“Fai
bei sogni”
Massimo
Gramellini
No, dico … ma siamo
impazziti?! Un milione di copie vendute, quattro edizioni in un anno, 225.000
copie in una settimana, il libro più venduto del 2012… Molto rumore per nulla.
Più di trecento riletture, sei mesi circa di correzioni ed una squadra di 12
editor per confezionare un prodotto destinato per nascita (al pari del Royal baby) a regnare sulle
classifiche delle vendite di libri.
Onore e merito al padrino
di battesimo, Fabio Fazio, che sembra aver raccolto l’eredità di Maurizio
Costanzo. Per più di 20 anni il Costanzo Show ha decretato il successo di chi
aveva il pass per accomodarsi nel salotto della vetrina televisiva più seguita
d’Italia.
Da un po’ di tempo, lo
scettro di Re Mida del piccolo schermo è passato nelle mani di Fazio: nelle
vesti di anchorman di programmi calcistici e revival musicali, di presentatore
del Festival, di conduttore di format di approfondimento comico – satirico con
spunti meteorologici, gli indici di ascolto e di gradimento sono sempre
garantiti.
La risoluzione dell’ormai
esausto connubio tra Fazio ed il paludoso Saviano ha spalancato le porte al
gioviale Massimo Gramellini, giornalista sportivo, ironico q. b., sentimental
popolare tanto da dirigere la rubrica di “ posta del cuore” dello “Specchio” ,
oscurando così la fama di “Donna Letizia”

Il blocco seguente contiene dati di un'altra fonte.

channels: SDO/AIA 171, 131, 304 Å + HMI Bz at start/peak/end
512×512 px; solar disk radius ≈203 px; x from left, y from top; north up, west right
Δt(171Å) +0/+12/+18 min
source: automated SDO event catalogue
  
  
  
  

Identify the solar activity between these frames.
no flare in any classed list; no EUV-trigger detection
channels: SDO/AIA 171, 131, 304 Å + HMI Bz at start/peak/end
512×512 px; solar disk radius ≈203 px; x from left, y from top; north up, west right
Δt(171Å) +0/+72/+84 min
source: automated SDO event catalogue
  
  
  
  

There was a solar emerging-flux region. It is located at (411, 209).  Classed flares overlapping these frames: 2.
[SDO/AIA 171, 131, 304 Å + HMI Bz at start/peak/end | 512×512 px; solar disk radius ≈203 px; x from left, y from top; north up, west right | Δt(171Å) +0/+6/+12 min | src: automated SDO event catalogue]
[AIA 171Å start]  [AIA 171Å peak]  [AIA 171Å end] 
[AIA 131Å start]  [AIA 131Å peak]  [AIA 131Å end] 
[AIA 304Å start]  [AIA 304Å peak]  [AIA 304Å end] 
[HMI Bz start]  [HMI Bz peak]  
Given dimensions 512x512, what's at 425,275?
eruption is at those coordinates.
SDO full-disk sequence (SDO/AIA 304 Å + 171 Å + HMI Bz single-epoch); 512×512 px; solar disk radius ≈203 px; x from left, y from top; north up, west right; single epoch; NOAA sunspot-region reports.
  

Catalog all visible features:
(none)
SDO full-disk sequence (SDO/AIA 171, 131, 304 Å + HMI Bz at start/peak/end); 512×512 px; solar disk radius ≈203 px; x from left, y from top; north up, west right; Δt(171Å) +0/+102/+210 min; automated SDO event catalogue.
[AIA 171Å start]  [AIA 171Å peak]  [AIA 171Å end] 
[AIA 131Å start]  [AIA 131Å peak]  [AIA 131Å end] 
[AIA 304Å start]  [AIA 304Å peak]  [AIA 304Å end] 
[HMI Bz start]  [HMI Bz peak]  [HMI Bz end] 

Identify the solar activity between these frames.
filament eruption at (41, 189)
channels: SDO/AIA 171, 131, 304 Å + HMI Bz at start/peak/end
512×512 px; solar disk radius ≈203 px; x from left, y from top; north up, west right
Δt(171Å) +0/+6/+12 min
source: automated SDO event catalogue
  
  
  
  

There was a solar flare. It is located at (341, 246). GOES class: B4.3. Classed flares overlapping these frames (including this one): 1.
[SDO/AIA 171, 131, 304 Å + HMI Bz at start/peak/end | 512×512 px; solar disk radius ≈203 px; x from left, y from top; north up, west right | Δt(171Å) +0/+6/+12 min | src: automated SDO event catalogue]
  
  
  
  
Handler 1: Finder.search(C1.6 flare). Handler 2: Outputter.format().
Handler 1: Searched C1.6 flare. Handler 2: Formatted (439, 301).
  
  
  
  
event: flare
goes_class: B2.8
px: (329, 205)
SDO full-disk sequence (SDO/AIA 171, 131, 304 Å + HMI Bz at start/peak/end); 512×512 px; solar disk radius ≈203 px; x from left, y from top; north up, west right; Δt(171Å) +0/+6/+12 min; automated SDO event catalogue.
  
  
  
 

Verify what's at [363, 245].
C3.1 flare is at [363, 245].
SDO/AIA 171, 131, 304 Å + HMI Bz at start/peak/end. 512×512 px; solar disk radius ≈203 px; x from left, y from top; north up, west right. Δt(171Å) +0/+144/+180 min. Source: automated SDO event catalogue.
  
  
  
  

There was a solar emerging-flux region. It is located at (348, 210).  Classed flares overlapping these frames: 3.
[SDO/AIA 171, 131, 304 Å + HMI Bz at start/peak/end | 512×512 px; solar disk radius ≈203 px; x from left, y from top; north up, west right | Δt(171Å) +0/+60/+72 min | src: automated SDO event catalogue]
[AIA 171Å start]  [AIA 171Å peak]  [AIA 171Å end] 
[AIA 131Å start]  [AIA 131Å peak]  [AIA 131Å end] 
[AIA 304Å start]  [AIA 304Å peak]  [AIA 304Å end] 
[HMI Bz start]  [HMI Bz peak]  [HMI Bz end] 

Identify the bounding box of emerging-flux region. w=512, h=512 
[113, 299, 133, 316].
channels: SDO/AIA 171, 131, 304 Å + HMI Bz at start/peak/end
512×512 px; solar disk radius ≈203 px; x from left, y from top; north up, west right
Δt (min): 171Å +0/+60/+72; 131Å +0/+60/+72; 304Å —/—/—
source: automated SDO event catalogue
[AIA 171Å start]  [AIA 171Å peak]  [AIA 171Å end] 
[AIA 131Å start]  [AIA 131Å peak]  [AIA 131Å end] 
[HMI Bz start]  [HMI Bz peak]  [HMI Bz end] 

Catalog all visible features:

e della “Contessa Clara”! Ma di quali credenziali è in possesso, il
giurista-giornalista, per teorizzare soluzioni placebo per cuori in affanno?
Almeno Crepet e Pasini, gli psichiatri – scrittori, possono vantare titoli
accademici, specializzazioni e impegno professionale negli ambiti di pertinenza
dei tormenti esistenziali.
Far riferimento unicamente
al proprio vissuto, quale fonte di saggezza dalla quale attingere consigli,
esortazioni e moniti ci sembra un po’ riduttivo.
Scorrendo le note
biografiche troviamo:
un grave lutto (e quello
ce l’abbiamo tutti!)
due mogli (oggi
costituiscono la normalità!)
la difficoltà a
relazionarsi con le donne (e chi le ha mai capite!)
una figura genitoriale
fredda e distaccata (come lo erano tutti i padri di una volta!)
un percorso di vita tutto
in salita … fino all’incontro con l’Amore (mah…!)
Non bastavano Volo e
Moccia ad ammorbarci con storie di questo tipo!
Ci son volute 200 pagine
di puntelli di sostegno per sorreggere una struttura fragile, la storia
autobiografica dell’elaborazione di un lutto, della sublimazione del dolore nel
perdono.
La caratterizzazione del
protagonista è prevalentemente di natura psicologico-comportamentale.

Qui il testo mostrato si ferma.